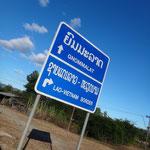 30 km bis zur Grenze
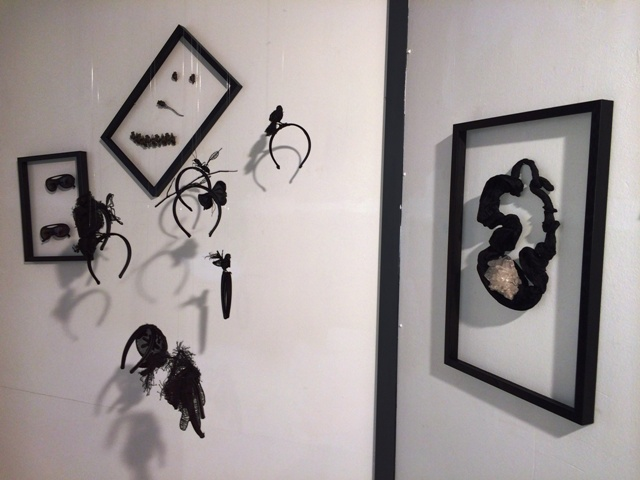 Eyewear Frank Lo, jewelry Vernissage Project, head accessories Olga Pong, necklace Myriam B., photo by N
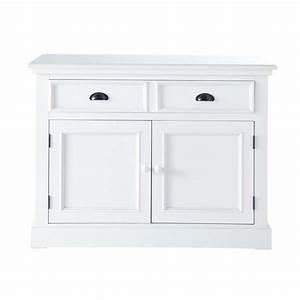 Buffet Blanc Maison Du Monde : buffet en bois blanc l 106 cm newport maisons du monde ~ Teatrodelosmanantiales.com Idées de Décoration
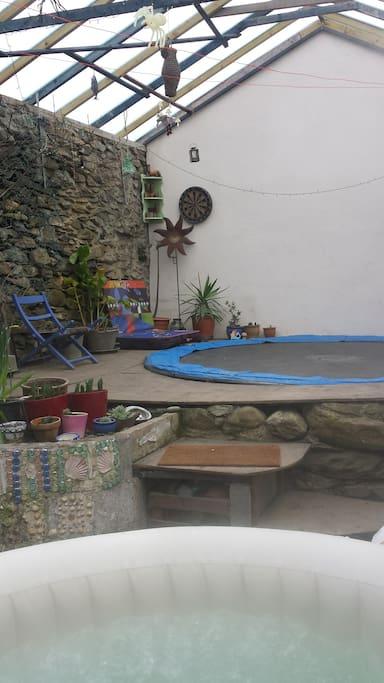 Trampoline in greenhouse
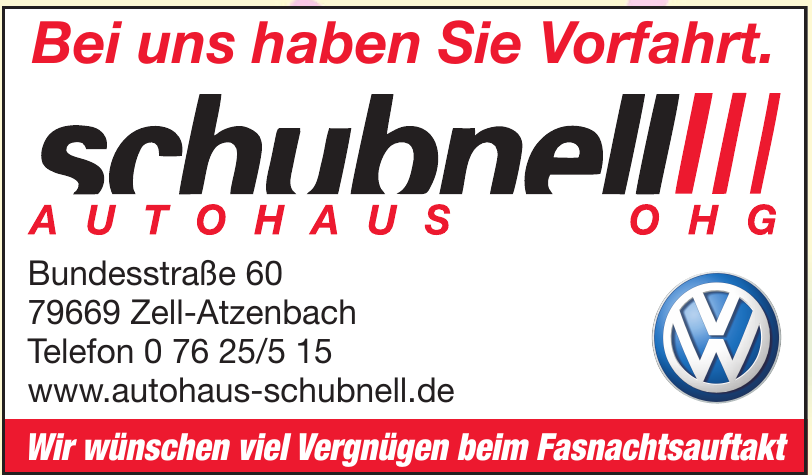 Autohaus Schubnell OHG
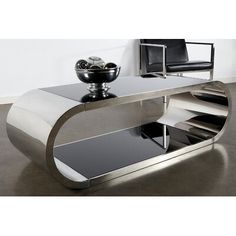 Statements By J Pia Chrome Modern Coffee table, 18 Inch Tall Silver for sale online Mirrored Coffee Tables, Coffee And End Tables, Sofa End Tables, Coffee Table With Storage, Decorating Coffee Tables, Modern Coffee Tables, Furniture Making, Living Room Furniture, Floor Shelf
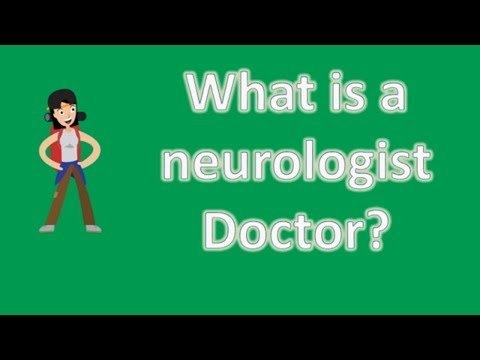 What is a neurologist Doctor ?   Health Channel
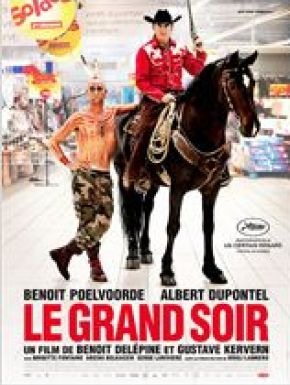 DVD Le Grand Soir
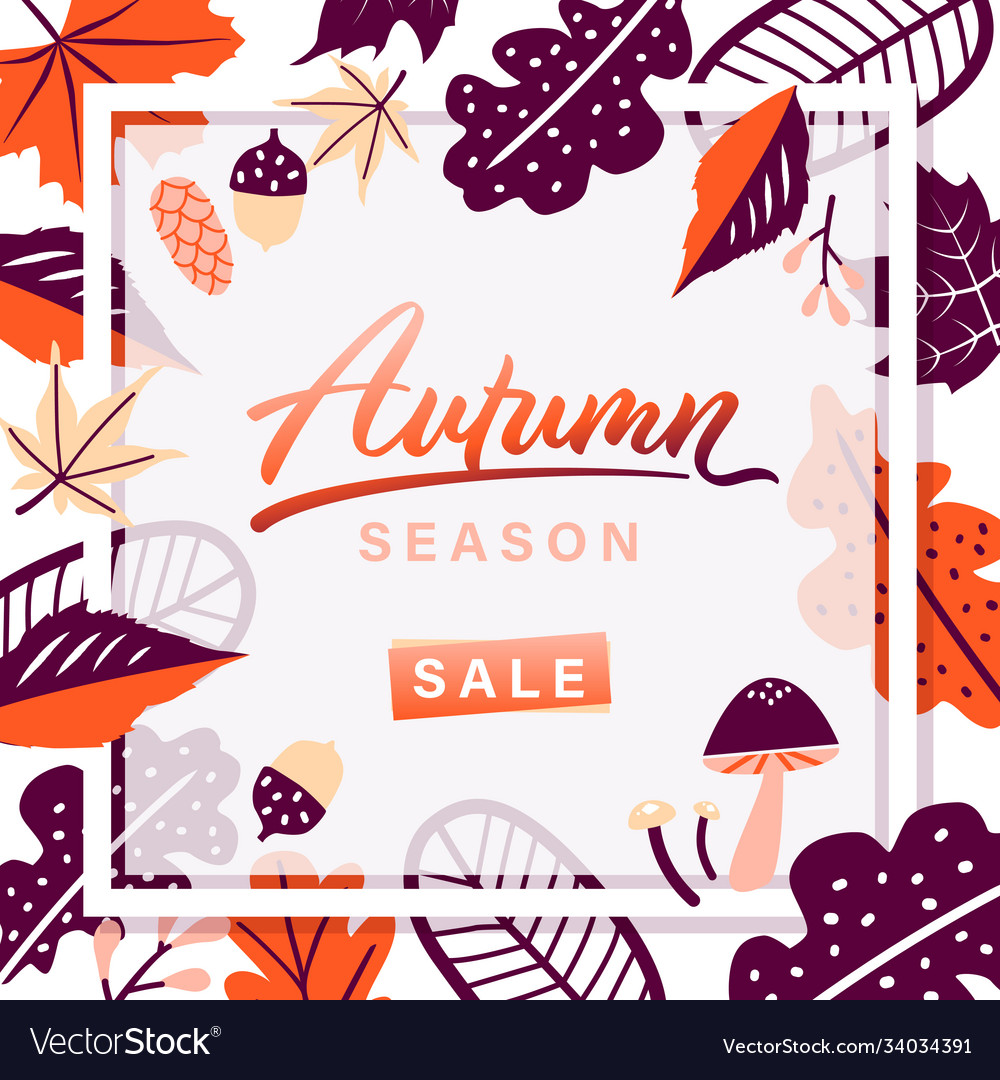 Autumn leaves season sale frame on white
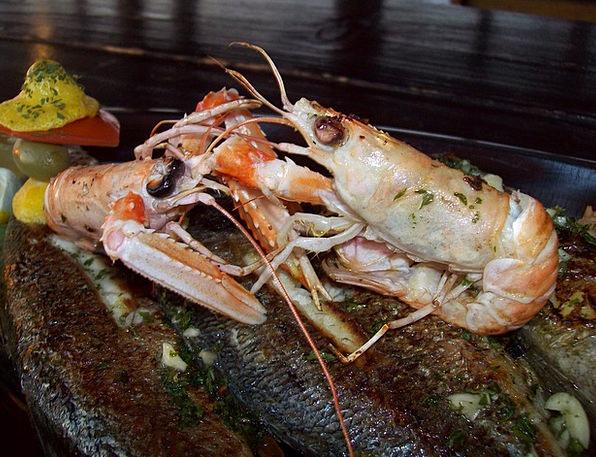 Fish Plate Marine Crabs Sea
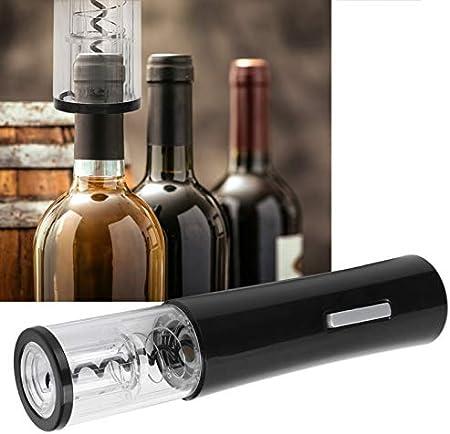 Sacacorchos automático, abridor de Vino eléctrico fácil de operar, abridor de Vino Duradero, sacacorchos, para el hogar de la Cocina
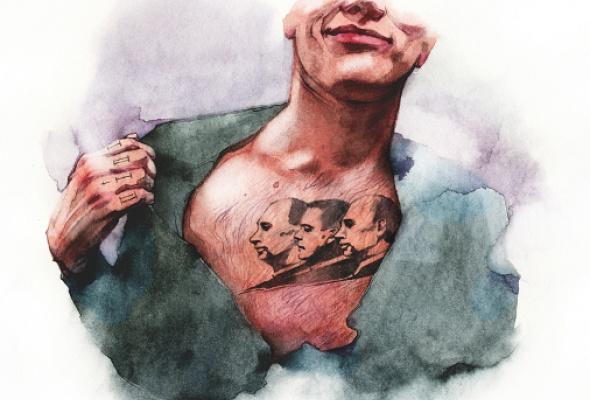 Дима Ребус «Вся фишка в слабоумии» - Фото №2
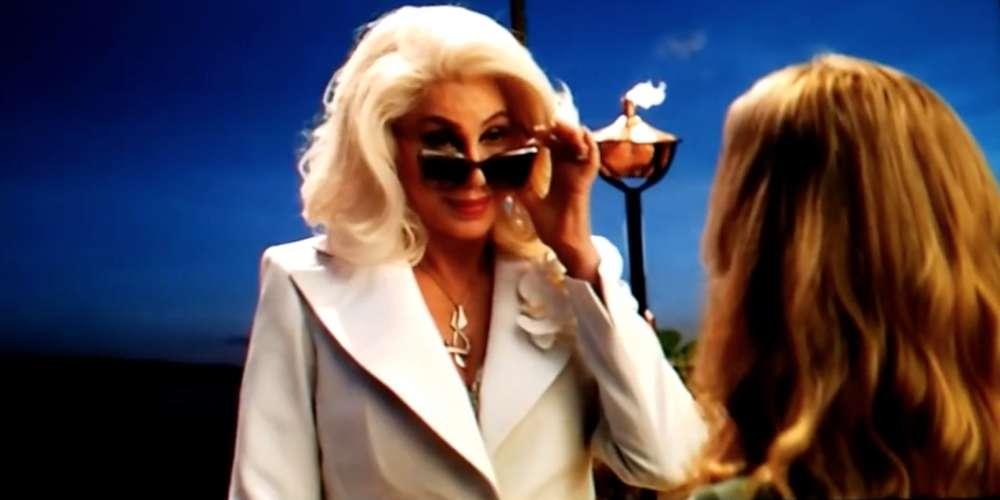 """Cher aparece no novo trailer de """"Mamma Mia 2"""""""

_ _ _ _ _ _ _

Task directions
Word for word and without any pictures, return all of the lines above.

Written response
 30 km bis zur Grenze
 Eyewear Frank Lo, jewelry Vernissage Project, head accessories Olga Pong, necklace Myriam B., photo by N
 Buffet Blanc Maison Du Monde : buffet en bois blanc l 106 cm newport maisons du monde ~ Teatrodelosmanantiales.com Idées de Décoration
 Trampoline in greenhouse
 Autohaus Schubnell OHG
 Statements By J Pia Chrome Modern Coffee table, 18 Inch Tall Silver for sale online Mirrored Coffee Tables, Coffee And End Tables, Sofa End Tables, Coffee Table With Storage, Decorating Coffee Tables, Modern Coffee Tables, Furniture Making, Living Room Furniture, Floor Shelf
 What is a neurologist Doctor ?   Health Channel
 DVD Le Grand Soir
 Autumn leaves season sale frame on white
 Fish Plate Marine Crabs Sea
 Sacacorchos automático, abridor de Vino eléctrico fácil de operar, abridor de Vino Duradero, sacacorchos, para el hogar de la Cocina
 Дима Ребус «Вся фишка в слабоумии» - Фото №2
 """Cher aparece no novo trailer de """"Mamma Mia 2"""""""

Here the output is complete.